#### SELECTED TEXT
Andrea Simeon (born Mihajlović), BioSense Institute, Novi Sad, Serbia
Abstract: Microbiome has been massively associated with different diseases and disorders. To identify individual microorganisms and their abundances across samples, different sampling, sequencing and preprocessing techniques could be considered. This leads to different input feature sets (views) to learn predictive models through machine learning (ML) approaches. ML models aid in finding the associations between microbiome and disease. Standard (single view) ML models are not capable of dealing with multiple views at once, and thus they were upgraded to fit multi-view datasets (e.g. Adaboost and Multi-view Adaboost). Moreover, microbiome data comes from various sources and often view incompleteness is inevitable. Existing classifiers, even multi-view, cannot be directly used because they cannot work with incomplete views and in multi-class settings. To the best of our knowledge, there is no multi-view boosting algorithm for multi-class classification with incomplete views.
The proposed algorithm is the extension of an existing multi-view boosting algorithm based on multi-arm bandits, now able to work in multi-class setting and with incomplete views (views with missing sample representation). At each iteration, it proclaims one view as the winning using adversarial multi-arm bandits and uses its predictive information to update the final model weights and prediction in a boosting process. Three data sets were created from several microbiome studies and used to examine the performance of the proposed algorithm. One of the experiments showed a 7% increase in F1 score compared to a single view classifier, while the other one showed 54%. The application domain is not restricted to microbiome data. Further work will involve examinations in other domains.
Biography: Andrea Mihajlovic is a Junior Research Assistant at BioSense Institute, and PhD student in Computer Science, Faculty of Sciences, both at University of Novi Sad, Serbia, with a background in applied mathematics (BSc) and data science (MSc). She is interested in digitalization and Artificial Intelligence (AI) for improved health and disease status assessment based on diverse omics data. Currently, she is focused on applying AI techniques in microbiome studies and exploring different preprocessing pipelines for analyzing amplicon and shotgun sequence data.
########
— EXERCISE 1 —
In the abstract on multi-view boosting for microbiome data, how many data sets were created to examine the performance of the proposed algorithm?
— EXERCISE 2 —
Decide whether each statement agrees with the abstract on multi-view boosting for microbiome data. Answer yes or no and quote the deciding words of the abstract. (a) Standard single view machine learning models can handle multiple views at once. (b) At each iteration, the proposed algorithm uses adversarial multi-arm bandits to proclaim one view as the winning one. (c) The application domain of the proposed algorithm is restricted to microbiome data.
— EXERCISE 3 —
From the abstract on multi-view boosting for microbiome data, reproduce the part that opens with the words containing "The proposed algorithm is" and closes with "in other domains.".
#### ENTRIES PROVIDED
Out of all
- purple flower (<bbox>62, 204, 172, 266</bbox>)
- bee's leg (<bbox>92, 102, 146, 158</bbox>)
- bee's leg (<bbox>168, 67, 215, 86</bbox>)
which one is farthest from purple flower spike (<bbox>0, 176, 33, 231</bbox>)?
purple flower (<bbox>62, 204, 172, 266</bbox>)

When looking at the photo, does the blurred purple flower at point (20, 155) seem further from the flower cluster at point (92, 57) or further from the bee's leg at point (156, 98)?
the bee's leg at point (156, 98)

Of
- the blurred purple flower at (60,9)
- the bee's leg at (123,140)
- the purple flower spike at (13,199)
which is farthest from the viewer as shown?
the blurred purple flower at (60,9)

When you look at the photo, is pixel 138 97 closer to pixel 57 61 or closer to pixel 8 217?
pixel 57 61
########
#### ENTRIES PROVIDED
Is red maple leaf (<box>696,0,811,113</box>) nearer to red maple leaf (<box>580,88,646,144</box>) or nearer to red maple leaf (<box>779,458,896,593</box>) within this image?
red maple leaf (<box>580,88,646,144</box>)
########
— WRITTEN RESPONSE 1 —
Three

— WRITTEN RESPONSE 2 —
(a) No: "Standard (single view) ML models are not capable of dealing with multiple views at once"
(b) Yes: "At each iteration, it proclaims one view as the winning using adversarial multi-arm bandits"
(c) No: "The application domain is not restricted to microbiome data."

— WRITTEN RESPONSE 3 —
The proposed algorithm is the extension of an existing multi-view boosting algorithm based on multi-arm bandits, now able to work in multi-class setting and with incomplete views (views with missing sample representation). At each iteration, it proclaims one view as the winning using adversarial multi-arm bandits and uses its predictive information to update the final model weights and prediction in a boosting process. Three data sets were created from several microbiome studies and used to examine the performance of the proposed algorithm. One of the experiments showed a 7% increase in F1 score compared to a single view classifier, while the other one showed 54%. The application domain is not restricted to microbiome data. Further work will involve examinations in other domains.